- Writing career
- Language: Arabic
- Period: Pre-Islamic Arabia
- Genre: Rithā'

= Al-Fari'ah bint Shaddad =

Arabic poet

Al-Fāriʿah bint Shaddād al-Murriyah (الفارعة بنت شداد) was a pre-Islamic Arabic poet, noteworthy both for being one of a relatively small number of known Medieval Arabic female poets, and for the famous short marthiyah she composed for her brother Mas‘ūd ibn Shaddād.

==Works==
Al-Murriyah's marthiyah runs as follows:

O my eye, be generous to Masʿūd son of Shaddād
    with every teary gland
 whose grief is manifest.

O whoever sees a lightning-flashing cloud
    that I have gazed for through the night
      pouring profuse rain upon the riverbed‘s
        black basalt track.

With it would I water the grave of him I intend,
    him whose grave is dear to me
      though he were unredeemed.

Attester at councils, erector of edifices,
     bracer of banners, burner of dams,

Slitter of camel throats, slayer of tyrants,
    alighter on hilltops, breaker of bonds,

Orator of the eloquent, revolter of the ratified,
    obstructor of water holes, dispeller of doubt,

Alighter at pasturelands, endurer of hardships,
    dispeller of horrors, scaler of heights,

Gatherer of all virtues--as all who knew him knew--
    his comrades’ ornament, the tyrant‘s scourge.
=======
→ **SET EXERCISE 1**:
Reproduce the passage of the article on al-Fāriʿah bint Shaddād, starting with "Orator of the" and going on through "the tyrant‘s scourge.".
→ **SET EXERCISE 2**:
Answer these questions from the article on al-Fāriʿah bint Shaddād:
(a) In what period did she write?
(b) For whom did she compose her famous short marthiyah?
(c) What genre is listed for her?
The lines after this point are drawn from a separate source.

→ **STORED DATA**:
=======
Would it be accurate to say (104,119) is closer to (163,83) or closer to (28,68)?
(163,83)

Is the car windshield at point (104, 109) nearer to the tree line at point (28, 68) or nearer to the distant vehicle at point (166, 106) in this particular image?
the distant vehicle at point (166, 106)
=======
→ **WRITTEN RESPONSE 1**:
Orator of the eloquent, revolter of the ratified,
    obstructor of water holes, dispeller of doubt,

Alighter at pasturelands, endurer of hardships,
    dispeller of horrors, scaler of heights,

Gatherer of all virtues--as all who knew him knew--
    his comrades’ ornament, the tyrant‘s scourge.

→ **WRITTEN RESPONSE 2**:
(a) Pre-Islamic Arabia
(b) Her brother Masʿūd ibn Shaddād
(c) Rithā'